* **PASSAGE SHOWN**:

Content starts

Her own research, which is among the projects being supported by the new Delaware Center for Neuroscience Research, focuses on the mechanisms in the brain that are responsible for what's called working memory. Problems with working memory, Griffin says, are common features of a variety of psychiatric disorders including schizophrenia and general anxiety disorder.

On a more everyday level, it's also "the kind of memory that fails when you walk into a room and forget why you came there," Griffin says.

She is specifically investigating the structure that runs from the hippocampus, the portion of the brain responsible for memory, to the prefrontal cortex, responsible for executive function, which includes such cognitive abilities as problem-solving, planning and abstract thinking.

"These two key structures, the hippocampus and the prefrontal cortex, need to work together for working memory to occur," she says. The prefrontal cortex is thought to receive direct projections from the hippocampus and then to use retrieved memories to construct a plan of action that enables a task to be performed.

Content ends

* **TASKS TO COMPLETE**:
**a.** Answer these about the passage on working memory, one line each:
(i) Which two psychiatric disorders does Griffin name as examples?
(ii) Which part of the brain is described as responsible for executive function?
(iii) What is the prefrontal cortex thought to use retrieved memories for?
**b.** From the passage on working memory, transcribe the part that begins with the words "Her own research, which" and ends with "and abstract thinking.".
**c.** Go on with the passage on working memory, starting after its last sentence.

* **MATERIAL SHOWN**:

Content starts

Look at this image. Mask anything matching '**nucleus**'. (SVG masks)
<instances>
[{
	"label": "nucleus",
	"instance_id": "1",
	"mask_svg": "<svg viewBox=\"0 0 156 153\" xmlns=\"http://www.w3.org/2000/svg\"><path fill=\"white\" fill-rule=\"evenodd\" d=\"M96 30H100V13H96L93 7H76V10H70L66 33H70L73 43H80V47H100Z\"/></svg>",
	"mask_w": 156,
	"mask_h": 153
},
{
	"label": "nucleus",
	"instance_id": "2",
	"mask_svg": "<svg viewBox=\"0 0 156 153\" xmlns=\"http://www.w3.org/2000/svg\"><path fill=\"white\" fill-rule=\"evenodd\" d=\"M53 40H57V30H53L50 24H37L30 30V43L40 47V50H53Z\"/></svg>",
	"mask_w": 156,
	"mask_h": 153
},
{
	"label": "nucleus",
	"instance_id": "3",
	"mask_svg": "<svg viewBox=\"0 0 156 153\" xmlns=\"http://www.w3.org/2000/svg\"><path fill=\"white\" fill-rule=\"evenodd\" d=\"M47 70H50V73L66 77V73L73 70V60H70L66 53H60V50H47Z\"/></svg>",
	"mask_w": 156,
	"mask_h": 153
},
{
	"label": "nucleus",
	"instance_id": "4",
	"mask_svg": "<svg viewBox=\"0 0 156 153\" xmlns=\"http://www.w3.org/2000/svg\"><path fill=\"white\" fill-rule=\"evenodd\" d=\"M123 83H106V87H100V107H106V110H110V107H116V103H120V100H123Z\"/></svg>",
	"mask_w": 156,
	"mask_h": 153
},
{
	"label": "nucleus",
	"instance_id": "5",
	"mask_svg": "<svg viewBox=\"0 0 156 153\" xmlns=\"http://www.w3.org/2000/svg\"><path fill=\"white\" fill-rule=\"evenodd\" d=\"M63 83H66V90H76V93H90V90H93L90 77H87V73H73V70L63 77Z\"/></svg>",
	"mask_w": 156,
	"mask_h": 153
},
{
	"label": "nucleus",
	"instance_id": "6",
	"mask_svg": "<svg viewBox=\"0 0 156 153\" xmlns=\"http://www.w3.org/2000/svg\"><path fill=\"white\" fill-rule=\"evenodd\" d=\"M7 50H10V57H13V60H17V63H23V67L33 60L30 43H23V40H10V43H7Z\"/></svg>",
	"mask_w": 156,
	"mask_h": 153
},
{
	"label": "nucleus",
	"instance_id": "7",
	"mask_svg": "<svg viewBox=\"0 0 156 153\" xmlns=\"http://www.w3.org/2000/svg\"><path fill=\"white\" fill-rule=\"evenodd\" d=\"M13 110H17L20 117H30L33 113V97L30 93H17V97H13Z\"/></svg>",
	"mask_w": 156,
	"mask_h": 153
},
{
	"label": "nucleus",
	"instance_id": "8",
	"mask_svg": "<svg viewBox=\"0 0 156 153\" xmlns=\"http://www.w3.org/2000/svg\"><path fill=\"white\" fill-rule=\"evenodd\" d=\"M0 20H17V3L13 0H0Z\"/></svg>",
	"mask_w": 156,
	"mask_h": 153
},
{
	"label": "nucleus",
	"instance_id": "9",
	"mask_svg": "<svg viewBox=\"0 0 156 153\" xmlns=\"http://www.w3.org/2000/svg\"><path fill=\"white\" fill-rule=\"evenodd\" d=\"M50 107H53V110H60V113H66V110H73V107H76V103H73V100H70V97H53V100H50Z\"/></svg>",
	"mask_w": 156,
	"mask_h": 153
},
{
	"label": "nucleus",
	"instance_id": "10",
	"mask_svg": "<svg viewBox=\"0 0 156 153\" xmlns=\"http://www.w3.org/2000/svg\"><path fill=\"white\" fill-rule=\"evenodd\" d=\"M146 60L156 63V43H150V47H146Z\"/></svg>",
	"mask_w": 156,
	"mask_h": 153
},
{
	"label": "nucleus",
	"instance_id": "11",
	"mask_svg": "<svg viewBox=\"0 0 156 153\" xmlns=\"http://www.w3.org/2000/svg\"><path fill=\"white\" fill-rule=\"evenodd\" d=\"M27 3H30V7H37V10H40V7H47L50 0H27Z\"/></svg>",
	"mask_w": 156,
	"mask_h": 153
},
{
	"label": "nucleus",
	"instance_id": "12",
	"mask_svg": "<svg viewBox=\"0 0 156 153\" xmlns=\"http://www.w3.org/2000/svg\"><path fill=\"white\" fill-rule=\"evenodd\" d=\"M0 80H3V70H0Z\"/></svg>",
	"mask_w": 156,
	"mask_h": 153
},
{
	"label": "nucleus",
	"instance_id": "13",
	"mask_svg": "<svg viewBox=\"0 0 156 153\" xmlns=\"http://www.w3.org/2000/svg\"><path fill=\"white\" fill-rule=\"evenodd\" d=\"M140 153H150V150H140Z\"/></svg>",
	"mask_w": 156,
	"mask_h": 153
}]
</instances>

Content ends

* **ANSWERS GIVEN**:
**a.**
(i) Schizophrenia and general anxiety disorder.
(ii) The prefrontal cortex.
(iii) To construct a plan of action that enables a task to be performed.

**b.**
Her own research, which is among the projects being supported by the new Delaware Center for Neuroscience Research, focuses on the mechanisms in the brain that are responsible for what's called working memory. Problems with working memory, Griffin says, are common features of a variety of psychiatric disorders including schizophrenia and general anxiety disorder.

On a more everyday level, it's also "the kind of memory that fails when you walk into a room and forget why you came there," Griffin says.

She is specifically investigating the structure that runs from the hippocampus, the portion of the brain responsible for memory, to the prefrontal cortex, responsible for executive function, which includes such cognitive abilities as problem-solving, planning and abstract thinking.

**c.**
Griffin uses a rat model to study the interaction between the two brain regions and its effect on working memory. Rats are trained to navigate a maze in which they must remember which way to turn and then use executive function to plan the route they will take. Once the animals are trained to do the task well, the relay between the hippocampus and prefrontal cortex is inactivated, and their success rate drops to 50–60 percent, or about what could be explained by chance.

In addition to giving the rats the test of their working memory, Griffin simultaneously studies the mechanisms of how the brain works in the process. She says her research interests for some time have been in multi-regional brain interactions, an area of study that is increasingly the subject of neuroscience work.

Eventually, she says, "Understanding the nature of complex cognitive processes such as learning and memory will have important implications, including the possible treatment of neurological disorders such as Alzheimer's disease, attention deficit hyperactivity disorder and schizophrenia."